Given exercise:
Write out all of the records precisely. Skip anything that is a picture.

==========

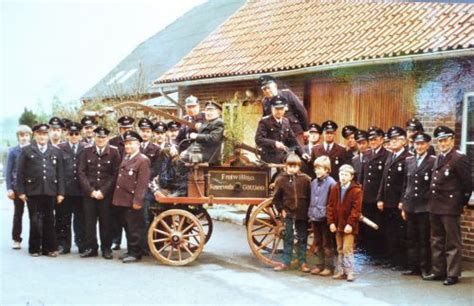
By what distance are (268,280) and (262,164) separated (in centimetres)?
164

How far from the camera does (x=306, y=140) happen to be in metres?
9.88

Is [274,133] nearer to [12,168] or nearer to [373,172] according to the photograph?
[373,172]

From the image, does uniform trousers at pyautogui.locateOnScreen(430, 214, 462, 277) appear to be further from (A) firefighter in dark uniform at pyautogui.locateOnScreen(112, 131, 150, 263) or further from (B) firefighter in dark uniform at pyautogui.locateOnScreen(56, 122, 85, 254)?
(B) firefighter in dark uniform at pyautogui.locateOnScreen(56, 122, 85, 254)

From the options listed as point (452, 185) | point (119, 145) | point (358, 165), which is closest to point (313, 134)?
point (358, 165)

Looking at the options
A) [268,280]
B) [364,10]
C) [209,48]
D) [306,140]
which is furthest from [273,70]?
[268,280]

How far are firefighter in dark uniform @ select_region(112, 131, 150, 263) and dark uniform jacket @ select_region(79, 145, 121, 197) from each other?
0.28 m

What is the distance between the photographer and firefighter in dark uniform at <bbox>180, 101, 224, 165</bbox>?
852 centimetres

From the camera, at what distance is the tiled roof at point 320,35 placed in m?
10.0

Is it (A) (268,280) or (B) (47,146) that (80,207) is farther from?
(A) (268,280)

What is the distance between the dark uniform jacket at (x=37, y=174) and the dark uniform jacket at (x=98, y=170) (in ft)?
1.27

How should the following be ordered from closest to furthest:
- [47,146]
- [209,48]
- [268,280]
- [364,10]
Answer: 1. [268,280]
2. [47,146]
3. [364,10]
4. [209,48]

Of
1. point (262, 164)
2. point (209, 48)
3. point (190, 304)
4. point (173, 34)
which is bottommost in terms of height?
point (190, 304)

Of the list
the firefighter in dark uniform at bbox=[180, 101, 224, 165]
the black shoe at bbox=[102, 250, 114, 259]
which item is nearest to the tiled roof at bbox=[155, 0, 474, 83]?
the firefighter in dark uniform at bbox=[180, 101, 224, 165]

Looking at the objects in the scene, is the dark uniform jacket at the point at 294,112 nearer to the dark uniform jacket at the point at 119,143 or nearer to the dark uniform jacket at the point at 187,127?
the dark uniform jacket at the point at 187,127
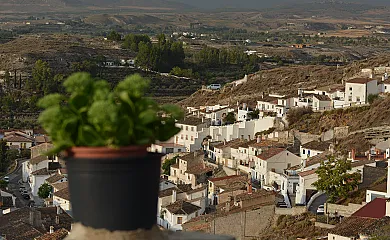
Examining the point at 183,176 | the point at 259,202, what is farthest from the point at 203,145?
the point at 259,202

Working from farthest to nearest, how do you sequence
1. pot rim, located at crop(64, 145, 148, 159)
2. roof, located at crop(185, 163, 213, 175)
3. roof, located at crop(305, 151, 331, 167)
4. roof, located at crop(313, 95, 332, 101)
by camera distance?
1. roof, located at crop(313, 95, 332, 101)
2. roof, located at crop(185, 163, 213, 175)
3. roof, located at crop(305, 151, 331, 167)
4. pot rim, located at crop(64, 145, 148, 159)

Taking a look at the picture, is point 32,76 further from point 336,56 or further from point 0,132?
point 336,56

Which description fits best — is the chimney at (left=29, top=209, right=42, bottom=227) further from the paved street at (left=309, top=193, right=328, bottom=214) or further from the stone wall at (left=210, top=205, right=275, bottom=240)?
the paved street at (left=309, top=193, right=328, bottom=214)

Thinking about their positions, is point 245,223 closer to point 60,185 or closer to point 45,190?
point 60,185

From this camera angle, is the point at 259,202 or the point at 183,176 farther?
the point at 183,176

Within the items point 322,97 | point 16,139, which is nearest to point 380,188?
point 322,97

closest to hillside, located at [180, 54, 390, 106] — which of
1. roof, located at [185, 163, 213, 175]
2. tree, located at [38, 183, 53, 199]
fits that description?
roof, located at [185, 163, 213, 175]

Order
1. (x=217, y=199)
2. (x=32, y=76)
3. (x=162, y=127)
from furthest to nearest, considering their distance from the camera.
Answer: (x=32, y=76)
(x=217, y=199)
(x=162, y=127)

==========

Correct result:
By what distance are (268,280) and (262,164) separated (in centimetres)?
164

How far from the camera does (x=306, y=140) happen to be in metres?
9.88

Is [274,133] nearer to [12,168] or nearer to [373,172] according to the photograph?
[373,172]

From the image, does uniform trousers at pyautogui.locateOnScreen(430, 214, 462, 277) appear to be further from (A) firefighter in dark uniform at pyautogui.locateOnScreen(112, 131, 150, 263) or further from (B) firefighter in dark uniform at pyautogui.locateOnScreen(56, 122, 85, 254)?
(B) firefighter in dark uniform at pyautogui.locateOnScreen(56, 122, 85, 254)

From the options listed as point (452, 185) | point (119, 145) | point (358, 165), which is closest to point (313, 134)?
point (358, 165)

Looking at the options
A) [268,280]
B) [364,10]
C) [209,48]
D) [306,140]
which is furthest from [273,70]?
[268,280]

How far are firefighter in dark uniform @ select_region(112, 131, 150, 263) and dark uniform jacket @ select_region(79, 145, 121, 197) from each other?
0.28 m

What is the distance between the photographer and firefighter in dark uniform at <bbox>180, 101, 224, 165</bbox>?
852 centimetres

From the camera, at what distance is the tiled roof at point 320,35 placed in m?
10.0

Is it (A) (268,280) or (B) (47,146) that (80,207) is farther from?
(A) (268,280)

What is the distance between the dark uniform jacket at (x=37, y=174) and the dark uniform jacket at (x=98, y=170) (in ft)?
1.27

How should the following be ordered from closest to furthest:
- [47,146]
- [209,48]
- [268,280]
- [364,10]
Answer: 1. [268,280]
2. [47,146]
3. [364,10]
4. [209,48]

Of
1. point (262, 164)
2. point (209, 48)
3. point (190, 304)
4. point (173, 34)
which is bottommost in terms of height?
point (190, 304)

Of the list
the firefighter in dark uniform at bbox=[180, 101, 224, 165]
the black shoe at bbox=[102, 250, 114, 259]
which item is nearest to the tiled roof at bbox=[155, 0, 474, 83]?
the firefighter in dark uniform at bbox=[180, 101, 224, 165]

Looking at the objects in the scene, is the dark uniform jacket at the point at 294,112 nearer to the dark uniform jacket at the point at 119,143 or nearer to the dark uniform jacket at the point at 187,127?
the dark uniform jacket at the point at 187,127
Examining the point at 183,176 | the point at 259,202, what is farthest from the point at 203,145?
the point at 259,202

Working from farthest to nearest, how do you sequence
1. pot rim, located at crop(64, 145, 148, 159)
2. roof, located at crop(185, 163, 213, 175)
3. roof, located at crop(305, 151, 331, 167)
4. roof, located at crop(313, 95, 332, 101)
by camera distance?
1. roof, located at crop(313, 95, 332, 101)
2. roof, located at crop(185, 163, 213, 175)
3. roof, located at crop(305, 151, 331, 167)
4. pot rim, located at crop(64, 145, 148, 159)

Taking a look at the picture, is point 32,76 further from point 336,56 or further from point 0,132?
point 336,56

Which description fits best — is the chimney at (left=29, top=209, right=42, bottom=227) further from the paved street at (left=309, top=193, right=328, bottom=214) or further from the stone wall at (left=210, top=205, right=275, bottom=240)?
the paved street at (left=309, top=193, right=328, bottom=214)

Thinking about their positions, is point 245,223 closer to point 60,185 or closer to point 45,190?
point 60,185

From this camera angle, is the point at 259,202 or the point at 183,176 farther?
the point at 183,176

Within the items point 322,97 | point 16,139, which is nearest to point 380,188?
point 322,97

closest to hillside, located at [180, 54, 390, 106] — which of
1. roof, located at [185, 163, 213, 175]
2. tree, located at [38, 183, 53, 199]
fits that description?
roof, located at [185, 163, 213, 175]

Order
1. (x=217, y=199)
2. (x=32, y=76)
3. (x=162, y=127)
from furthest to nearest, considering their distance from the camera.
Answer: (x=32, y=76)
(x=217, y=199)
(x=162, y=127)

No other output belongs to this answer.